Did you try the galore 8bit variants?
I used the 8bit optimiser as seen above. Hermes 7b takes a shocking 36gb or so at seqlen 1200. And in theory - Yi is supposed to fit on a H100 with Galore - but it will OOM. How can the above yml be optimised further?
@m626zNq @winglian I think I found the problem. In the axolotl Readme, I note that there are a number of layerwise optimisers:
# - galore_adamw_layerwise
# - galore_adamw_8bit_layerwise
# - galore_adafactor_layerwise
According to a remark I saw in the original HF PR - these layerwise optimisers are essential to achieve much higher memory savings - but they come with limitations like perhaps not being able to work with multi-GPUs (see https://github.com/huggingface/transformers/pull/29588 and original galore github). In any case when I used galore_adamw_8bit_layerwise I can train Hermes-M 7B in 20gb with batch size of 2800 tokens. So @m626zNq can try and probably close this "bug".
But I do find the loss seems to fall much slower (if at all) for layerwise opt compared to the normal galore op. Guess things are quite unstable still.
@jaredquekjz the 24GB from the paper is for a 7B parameter model. You're using yi-34B. That's still going to require much more VRAM, probably at least an 80GB A100 to full finetune with Galore.
@m626zNq set flash_attention: true
, without flash attention it's going to OOM almost every time no matter what.
@winglian - thanks for input. I used both the Yi and the Hermes-Mistral 7B for trial. For both - we need the layer wise optimiser for the memory savings to be maximum (20gb for Hermes as reported). But as shared - the layerwise opt may not be fully working stably yet (no grad norm and no loss decrease) - at least when I last trialed. Yi can load in one H100 with layerwise but v slow..

## EXTRACTED MATERIAL
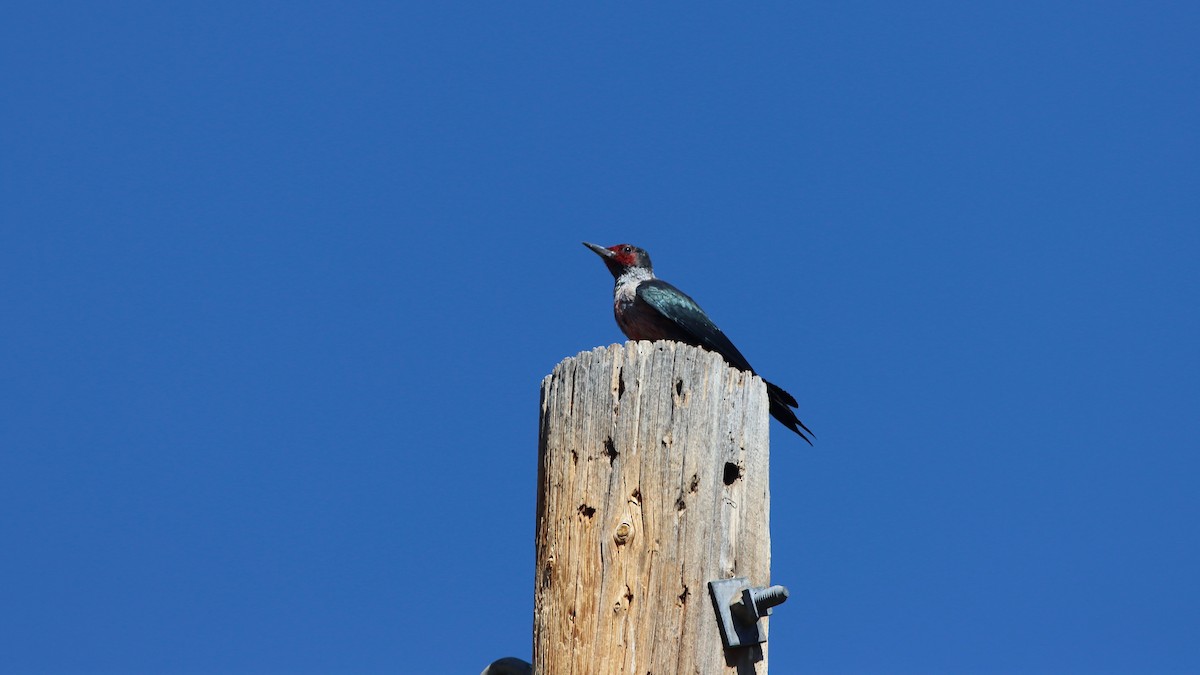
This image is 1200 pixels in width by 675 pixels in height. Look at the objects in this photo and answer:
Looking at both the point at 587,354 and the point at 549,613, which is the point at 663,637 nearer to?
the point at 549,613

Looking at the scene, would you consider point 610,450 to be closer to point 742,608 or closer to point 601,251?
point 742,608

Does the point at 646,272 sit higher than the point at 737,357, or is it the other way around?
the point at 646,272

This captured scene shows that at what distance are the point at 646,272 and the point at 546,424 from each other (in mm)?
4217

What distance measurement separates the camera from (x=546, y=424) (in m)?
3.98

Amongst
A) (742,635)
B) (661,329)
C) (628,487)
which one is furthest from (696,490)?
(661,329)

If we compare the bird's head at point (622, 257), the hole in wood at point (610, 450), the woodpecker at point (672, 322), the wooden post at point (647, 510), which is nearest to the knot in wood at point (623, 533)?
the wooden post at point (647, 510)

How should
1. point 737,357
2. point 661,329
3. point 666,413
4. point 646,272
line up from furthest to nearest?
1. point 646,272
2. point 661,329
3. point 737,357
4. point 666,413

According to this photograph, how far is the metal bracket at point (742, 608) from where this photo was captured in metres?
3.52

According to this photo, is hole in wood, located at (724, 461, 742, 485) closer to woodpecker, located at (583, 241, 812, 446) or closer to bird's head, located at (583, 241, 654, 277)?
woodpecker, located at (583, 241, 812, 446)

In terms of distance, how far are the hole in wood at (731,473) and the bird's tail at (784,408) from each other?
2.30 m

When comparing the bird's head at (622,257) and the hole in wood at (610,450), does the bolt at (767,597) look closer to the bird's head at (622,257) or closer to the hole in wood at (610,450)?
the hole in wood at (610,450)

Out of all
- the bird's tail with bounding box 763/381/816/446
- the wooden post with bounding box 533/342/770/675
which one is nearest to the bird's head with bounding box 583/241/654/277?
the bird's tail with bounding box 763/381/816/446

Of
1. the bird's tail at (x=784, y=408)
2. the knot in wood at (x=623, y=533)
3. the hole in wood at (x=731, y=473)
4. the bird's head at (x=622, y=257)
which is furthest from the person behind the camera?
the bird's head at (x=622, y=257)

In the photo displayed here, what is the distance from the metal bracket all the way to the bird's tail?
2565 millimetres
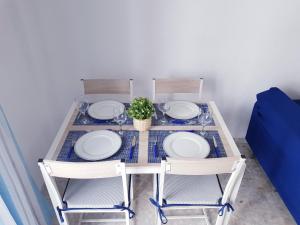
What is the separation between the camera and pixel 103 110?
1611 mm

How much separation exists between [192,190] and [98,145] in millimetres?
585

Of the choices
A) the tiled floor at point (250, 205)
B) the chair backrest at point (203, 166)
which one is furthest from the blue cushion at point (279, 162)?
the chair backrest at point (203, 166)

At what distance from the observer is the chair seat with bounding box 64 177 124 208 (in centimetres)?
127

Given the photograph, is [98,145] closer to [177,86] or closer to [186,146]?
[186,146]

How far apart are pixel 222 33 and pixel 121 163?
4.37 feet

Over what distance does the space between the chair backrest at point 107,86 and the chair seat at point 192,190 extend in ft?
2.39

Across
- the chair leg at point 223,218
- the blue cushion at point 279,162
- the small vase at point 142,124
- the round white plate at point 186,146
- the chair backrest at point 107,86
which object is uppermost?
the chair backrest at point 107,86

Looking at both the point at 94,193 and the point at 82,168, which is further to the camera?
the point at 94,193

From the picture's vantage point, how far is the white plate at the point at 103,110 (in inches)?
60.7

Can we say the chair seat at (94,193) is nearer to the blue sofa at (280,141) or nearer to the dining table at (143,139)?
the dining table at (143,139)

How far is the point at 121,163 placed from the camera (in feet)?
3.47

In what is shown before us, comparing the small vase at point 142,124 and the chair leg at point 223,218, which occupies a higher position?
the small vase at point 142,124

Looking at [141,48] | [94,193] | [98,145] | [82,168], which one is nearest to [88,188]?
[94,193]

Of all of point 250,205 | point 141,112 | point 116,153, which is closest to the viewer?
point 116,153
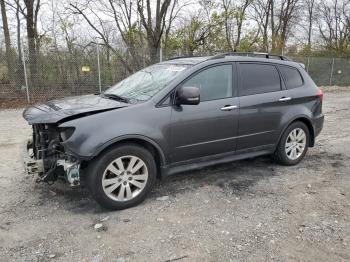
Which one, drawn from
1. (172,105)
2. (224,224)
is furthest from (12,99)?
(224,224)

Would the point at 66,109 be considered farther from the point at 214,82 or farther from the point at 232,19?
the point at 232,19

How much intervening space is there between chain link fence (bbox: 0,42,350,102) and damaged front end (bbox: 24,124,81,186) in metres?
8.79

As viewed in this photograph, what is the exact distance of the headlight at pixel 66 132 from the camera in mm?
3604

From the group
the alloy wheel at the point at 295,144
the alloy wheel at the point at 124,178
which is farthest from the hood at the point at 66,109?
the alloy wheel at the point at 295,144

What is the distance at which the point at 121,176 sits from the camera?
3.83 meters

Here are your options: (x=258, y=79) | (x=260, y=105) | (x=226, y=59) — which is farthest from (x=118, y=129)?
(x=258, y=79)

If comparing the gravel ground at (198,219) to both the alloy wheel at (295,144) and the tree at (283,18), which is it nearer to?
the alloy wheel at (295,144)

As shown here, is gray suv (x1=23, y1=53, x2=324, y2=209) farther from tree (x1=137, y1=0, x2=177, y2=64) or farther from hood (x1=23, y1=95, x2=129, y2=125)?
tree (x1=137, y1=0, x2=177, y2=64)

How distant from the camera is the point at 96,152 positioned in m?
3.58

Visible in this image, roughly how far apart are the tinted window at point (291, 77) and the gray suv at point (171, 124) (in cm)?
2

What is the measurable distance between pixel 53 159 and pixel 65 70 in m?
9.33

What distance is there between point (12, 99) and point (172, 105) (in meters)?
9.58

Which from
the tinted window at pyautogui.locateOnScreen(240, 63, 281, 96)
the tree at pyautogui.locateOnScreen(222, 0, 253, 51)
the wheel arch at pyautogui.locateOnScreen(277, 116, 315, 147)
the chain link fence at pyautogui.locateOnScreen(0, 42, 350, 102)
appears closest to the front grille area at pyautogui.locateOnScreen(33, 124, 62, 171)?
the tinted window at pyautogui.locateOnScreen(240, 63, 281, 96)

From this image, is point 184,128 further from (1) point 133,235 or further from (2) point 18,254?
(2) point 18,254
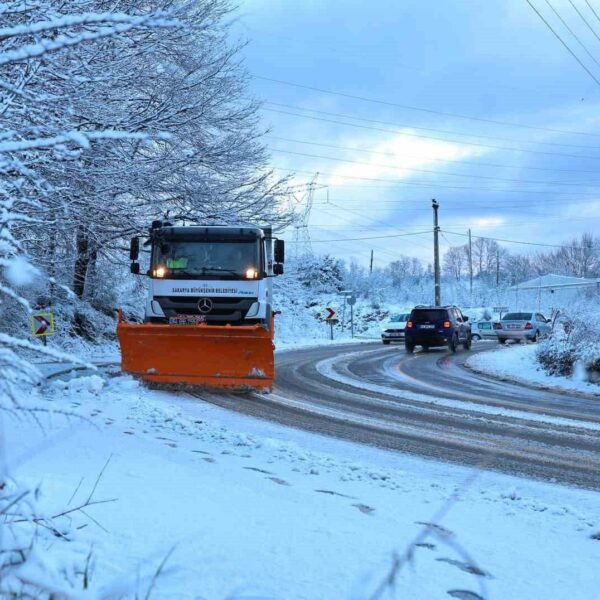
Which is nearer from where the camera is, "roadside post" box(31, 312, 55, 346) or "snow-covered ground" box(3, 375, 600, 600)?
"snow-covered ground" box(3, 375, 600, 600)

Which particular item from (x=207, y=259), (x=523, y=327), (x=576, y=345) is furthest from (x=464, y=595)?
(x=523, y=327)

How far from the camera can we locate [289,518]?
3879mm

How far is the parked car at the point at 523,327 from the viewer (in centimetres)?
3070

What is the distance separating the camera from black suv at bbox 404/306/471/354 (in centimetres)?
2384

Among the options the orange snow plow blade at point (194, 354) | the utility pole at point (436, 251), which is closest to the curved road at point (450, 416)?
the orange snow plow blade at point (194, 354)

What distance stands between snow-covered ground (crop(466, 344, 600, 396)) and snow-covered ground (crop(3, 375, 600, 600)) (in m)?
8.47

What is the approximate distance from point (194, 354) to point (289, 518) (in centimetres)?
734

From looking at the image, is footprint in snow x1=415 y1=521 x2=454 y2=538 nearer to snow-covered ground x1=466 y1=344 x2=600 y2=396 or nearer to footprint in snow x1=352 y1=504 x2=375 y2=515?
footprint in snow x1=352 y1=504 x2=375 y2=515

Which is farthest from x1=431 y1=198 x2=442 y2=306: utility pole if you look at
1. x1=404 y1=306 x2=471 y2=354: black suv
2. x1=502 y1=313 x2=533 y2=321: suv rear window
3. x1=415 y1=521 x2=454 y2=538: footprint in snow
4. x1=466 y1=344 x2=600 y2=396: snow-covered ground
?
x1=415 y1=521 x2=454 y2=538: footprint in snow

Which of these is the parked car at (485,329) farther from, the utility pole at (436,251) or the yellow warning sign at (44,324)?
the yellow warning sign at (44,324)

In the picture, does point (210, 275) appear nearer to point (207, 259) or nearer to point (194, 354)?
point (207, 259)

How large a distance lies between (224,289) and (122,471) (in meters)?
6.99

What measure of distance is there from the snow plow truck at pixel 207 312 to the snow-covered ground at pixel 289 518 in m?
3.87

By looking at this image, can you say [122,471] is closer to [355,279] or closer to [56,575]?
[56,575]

## TASK INSTRUCTIONS
1 > Retype the part of the GaLore thread between "But I do find" and "finetune with Galore.", inclusive.
2 > Name every layerwise optimizer that the GaLore thread says is listed in the axolotl Readme.

## RESULTS BY TASK
1 >
But I do find the loss seems to fall much slower (if at all) for layerwise opt compared to the normal galore op. Guess things are quite unstable still.
@jaredquekjz the 24GB from the paper is for a 7B parameter model. You're using yi-34B. That's still going to require much more VRAM, probably at least an 80GB A100 to full finetune with Galore.

2 >
galore_adamw_layerwise
galore_adamw_8bit_layerwise
galore_adafactor_layerwise